→ **Document segment**:
By Professor Guy Orpen Deputy Vice-Chancellor, New Campus Development
The new University campus at Temple Quarter will be a melting pot with blurred edges. There will be buildings and public spaces on land owned by the the University of Bristol – to which local people will be welcomed. Then there are nearby places that the University operates, has a share or partnership with, or that houses its students or staff. The intention is to create value for the city and its people as well as the University community, and not just on the campus itself. This might take the form of shops and services that serve the needs of local communities as well as those of the staff and students on the campus – enabled by the demand of all those that need them.
Less obviously there are two other organisations around Temple Meads that are linked to the University – which have both been in the news this week: Engine Shed (which is run by the University) and UnitDX (which is not, but hosts some amazing new companies spun out of the University).
It lifted my spirits to see that Nick Sturge had been awarded an MBE in the Queen’s birthday Honours list. His time as Director of Bristol SETSquared, the outstanding tech business incubation centre, led to it being named the best in the world – a rare accolade indeed. He capped this achievement by conceiving of the Engine Shed and convincing the City Council and University to invest in it and trust him to run it for the benefit of the city – and then making a runaway success of its operation.
Then last week another incubator company Spin-up Science hosted an awards evening for lab-based science start-ups. The Launch Great West evening saw a string of new companies based in UnitDX and mainly coming out of local universities being recognised. One of the star prizes of the show went to Ziylo – which won the Deal of the Year award for its sale to Novo Nordisk, the Danish pharmaceutical company, for up to $800m. The young man who led Ziylo and leads UnitDX, Harry Destecroix, was typically gracious and humble in crediting others, notably his team and University support for his remarkable achievements.

→ **Supplied information**:
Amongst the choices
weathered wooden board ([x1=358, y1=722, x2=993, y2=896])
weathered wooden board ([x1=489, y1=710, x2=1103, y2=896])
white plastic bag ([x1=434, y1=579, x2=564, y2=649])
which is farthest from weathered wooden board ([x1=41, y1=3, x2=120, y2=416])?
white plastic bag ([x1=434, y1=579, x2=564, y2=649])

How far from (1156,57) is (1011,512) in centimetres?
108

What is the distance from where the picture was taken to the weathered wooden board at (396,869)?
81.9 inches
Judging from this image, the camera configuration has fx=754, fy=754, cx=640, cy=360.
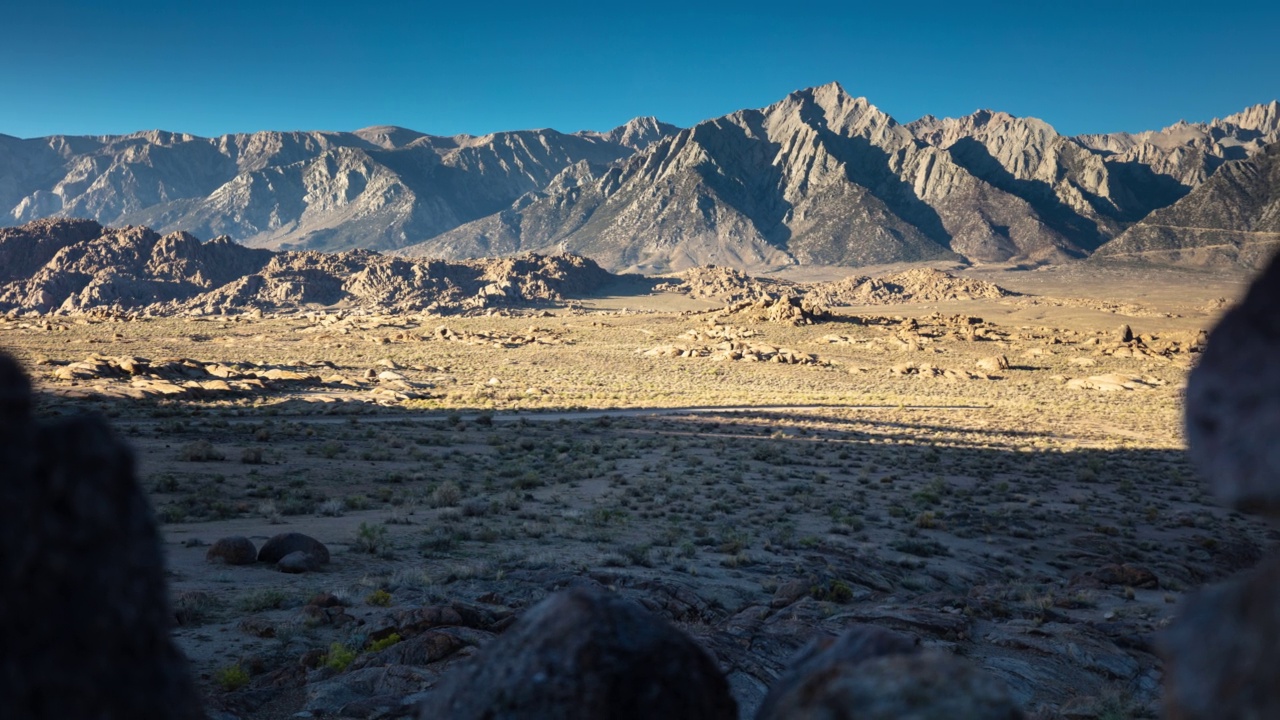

→ **Work instructions**:
A - List every person named in the campus article.
B - Reproduce the stretch of the campus article from "Then last week" through "his remarkable achievements.".

→ **Responses for each task**:
A - Guy Orpen, Nick Sturge, Harry Destecroix

B -
Then last week another incubator company Spin-up Science hosted an awards evening for lab-based science start-ups. The Launch Great West evening saw a string of new companies based in UnitDX and mainly coming out of local universities being recognised. One of the star prizes of the show went to Ziylo – which won the Deal of the Year award for its sale to Novo Nordisk, the Danish pharmaceutical company, for up to $800m. The young man who led Ziylo and leads UnitDX, Harry Destecroix, was typically gracious and humble in crediting others, notably his team and University support for his remarkable achievements.